Work order: Pictures do not belong in the copy; quote every entry below exactly.

Supplied material: Begin

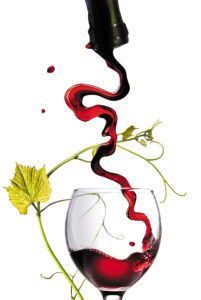 Pouring red wine in glass with rod isolated on white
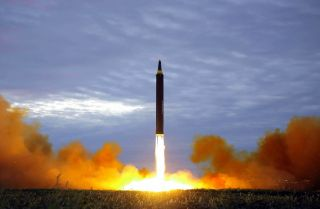 An image released by North Korea's official Korean Central News Agency shows the launch of a Hwasong-12 intermediate-range ballistic missile on Aug. 29, 2017.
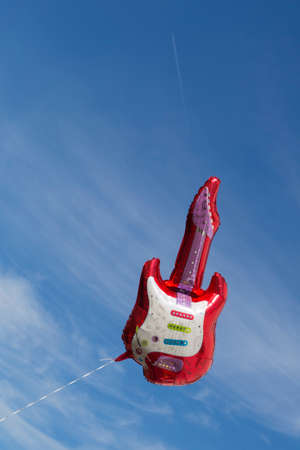A red air balloon shaped like an electric guitar floating in the blue sky. Stock Photo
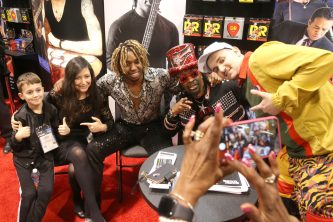 ANAHEIM, CALIFORNIA - JANUARY 18: Uche Ndubizu (CL) and Bootsy Collins (CR) greet fans at The 2020 NAMM Show on January 18, 2020 in Anaheim, California. (Photo by Jesse Grant/Getty Images for NAMM)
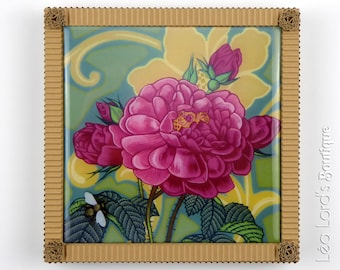 Framed work with resin inspired by insects and flora. The Rose and the Bumblebee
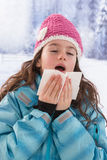 Young beautiful woman outdoor blowing nose in Stock Image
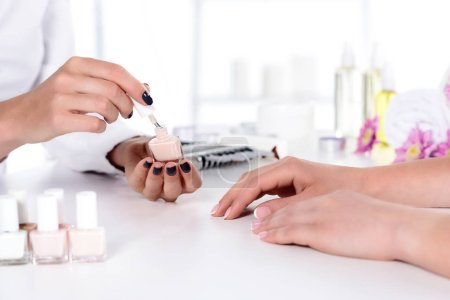cropped shot of woman receiving manicure by beautician with nail polish at table with flowers and towel in beauty salon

Supplied material: End

Answer space:
 Pouring red wine in glass with rod isolated on white
 An image released by North Korea's official Korean Central News Agency shows the launch of a Hwasong-12 intermediate-range ballistic missile on Aug. 29, 2017.
A red air balloon shaped like an electric guitar floating in the blue sky. Stock Photo
 ANAHEIM, CALIFORNIA - JANUARY 18: Uche Ndubizu (CL) and Bootsy Collins (CR) greet fans at The 2020 NAMM Show on January 18, 2020 in Anaheim, California. (Photo by Jesse Grant/Getty Images for NAMM)
 Framed work with resin inspired by insects and flora. The Rose and the Bumblebee
 Young beautiful woman outdoor blowing nose in Stock Image
cropped shot of woman receiving manicure by beautician with nail polish at table with flowers and towel in beauty salon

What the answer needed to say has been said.